Could you write out the rows in full again, beginning at the line that has "How far from this" and stopping after the last row, with -96 added to each distance in the answers? Leave the pictures out.
━━ AVAILABLE DATA
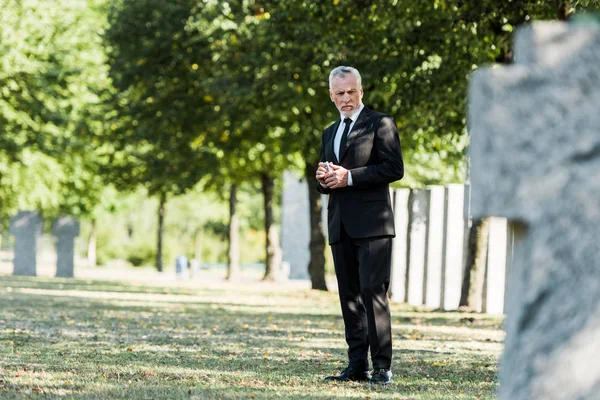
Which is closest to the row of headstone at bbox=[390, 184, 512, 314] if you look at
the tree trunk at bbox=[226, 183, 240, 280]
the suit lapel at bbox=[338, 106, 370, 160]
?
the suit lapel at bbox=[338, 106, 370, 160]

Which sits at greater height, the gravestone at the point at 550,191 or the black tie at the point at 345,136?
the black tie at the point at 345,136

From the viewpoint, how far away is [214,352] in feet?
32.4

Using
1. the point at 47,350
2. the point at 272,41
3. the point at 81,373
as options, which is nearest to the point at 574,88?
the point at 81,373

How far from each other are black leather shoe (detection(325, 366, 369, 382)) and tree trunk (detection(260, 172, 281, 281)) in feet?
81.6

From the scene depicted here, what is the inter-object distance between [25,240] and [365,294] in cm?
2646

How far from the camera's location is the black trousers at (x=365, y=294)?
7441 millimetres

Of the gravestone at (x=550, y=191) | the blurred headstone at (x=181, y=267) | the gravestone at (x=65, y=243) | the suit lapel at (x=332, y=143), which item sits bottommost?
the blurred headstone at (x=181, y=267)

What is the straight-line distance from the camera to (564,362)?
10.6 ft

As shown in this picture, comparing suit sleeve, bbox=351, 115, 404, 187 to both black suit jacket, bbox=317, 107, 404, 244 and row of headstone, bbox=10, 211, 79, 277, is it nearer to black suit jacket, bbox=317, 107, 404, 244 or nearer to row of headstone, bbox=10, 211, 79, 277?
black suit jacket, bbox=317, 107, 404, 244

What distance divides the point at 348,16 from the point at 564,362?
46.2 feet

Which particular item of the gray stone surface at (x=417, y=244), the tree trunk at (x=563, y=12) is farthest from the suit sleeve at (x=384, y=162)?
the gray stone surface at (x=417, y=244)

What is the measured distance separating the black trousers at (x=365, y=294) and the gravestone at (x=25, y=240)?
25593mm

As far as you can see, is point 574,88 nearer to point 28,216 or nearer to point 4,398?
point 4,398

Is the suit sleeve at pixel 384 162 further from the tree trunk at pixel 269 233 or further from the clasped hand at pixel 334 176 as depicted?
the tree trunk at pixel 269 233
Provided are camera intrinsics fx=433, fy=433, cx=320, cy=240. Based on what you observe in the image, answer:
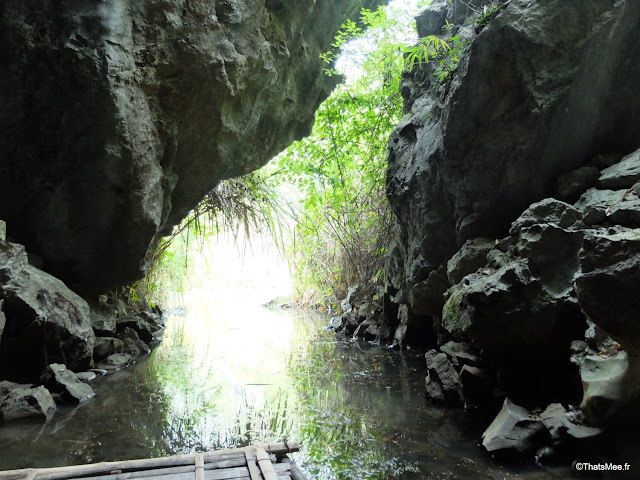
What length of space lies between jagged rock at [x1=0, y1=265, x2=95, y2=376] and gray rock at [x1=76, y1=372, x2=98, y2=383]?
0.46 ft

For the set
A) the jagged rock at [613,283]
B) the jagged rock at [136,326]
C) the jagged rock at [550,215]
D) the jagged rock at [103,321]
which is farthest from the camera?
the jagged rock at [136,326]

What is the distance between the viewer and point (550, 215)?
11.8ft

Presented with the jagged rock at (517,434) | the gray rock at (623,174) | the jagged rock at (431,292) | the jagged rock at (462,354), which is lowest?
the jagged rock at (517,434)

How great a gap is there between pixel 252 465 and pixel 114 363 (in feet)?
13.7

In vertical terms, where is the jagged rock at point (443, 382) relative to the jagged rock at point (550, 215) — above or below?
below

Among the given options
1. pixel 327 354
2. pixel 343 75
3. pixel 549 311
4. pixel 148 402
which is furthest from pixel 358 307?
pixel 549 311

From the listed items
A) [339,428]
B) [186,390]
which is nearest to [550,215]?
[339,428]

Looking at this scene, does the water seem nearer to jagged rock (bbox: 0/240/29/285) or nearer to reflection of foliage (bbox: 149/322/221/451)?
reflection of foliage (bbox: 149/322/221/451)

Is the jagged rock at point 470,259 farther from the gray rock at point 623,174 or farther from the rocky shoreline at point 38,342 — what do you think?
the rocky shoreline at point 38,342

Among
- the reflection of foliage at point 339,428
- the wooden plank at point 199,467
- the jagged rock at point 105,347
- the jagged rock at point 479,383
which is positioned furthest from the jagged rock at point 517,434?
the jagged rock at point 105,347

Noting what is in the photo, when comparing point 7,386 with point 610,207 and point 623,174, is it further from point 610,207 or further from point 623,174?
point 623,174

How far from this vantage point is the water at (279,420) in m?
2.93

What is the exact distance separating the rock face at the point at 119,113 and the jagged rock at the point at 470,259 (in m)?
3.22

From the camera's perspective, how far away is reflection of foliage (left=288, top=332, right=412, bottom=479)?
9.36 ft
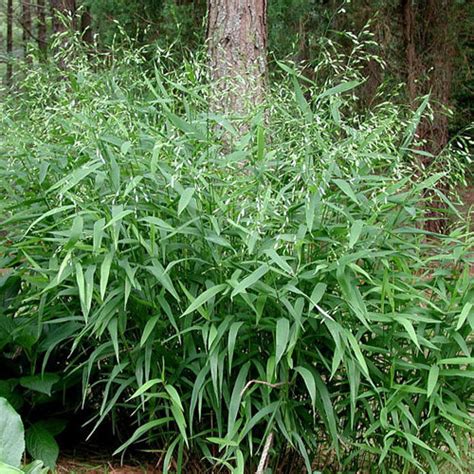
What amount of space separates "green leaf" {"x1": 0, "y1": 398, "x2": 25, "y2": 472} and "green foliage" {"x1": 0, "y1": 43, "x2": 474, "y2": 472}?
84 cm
━━━━
# [CORRECT RESULT]
How far from this vantage point is the water at (279,420) in m?
-93.07

What is the exact distance separating the rock face at the point at 119,113 and the jagged rock at the point at 470,259 (in m)?
-92.78

From the camera's perspective, how far away is reflection of foliage (left=288, top=332, right=412, bottom=479)?
-86.64 ft
What amount of space separates "green leaf" {"x1": 0, "y1": 398, "x2": 25, "y2": 472} and "green foliage" {"x1": 0, "y1": 43, "x2": 474, "y2": 472}?
-12 cm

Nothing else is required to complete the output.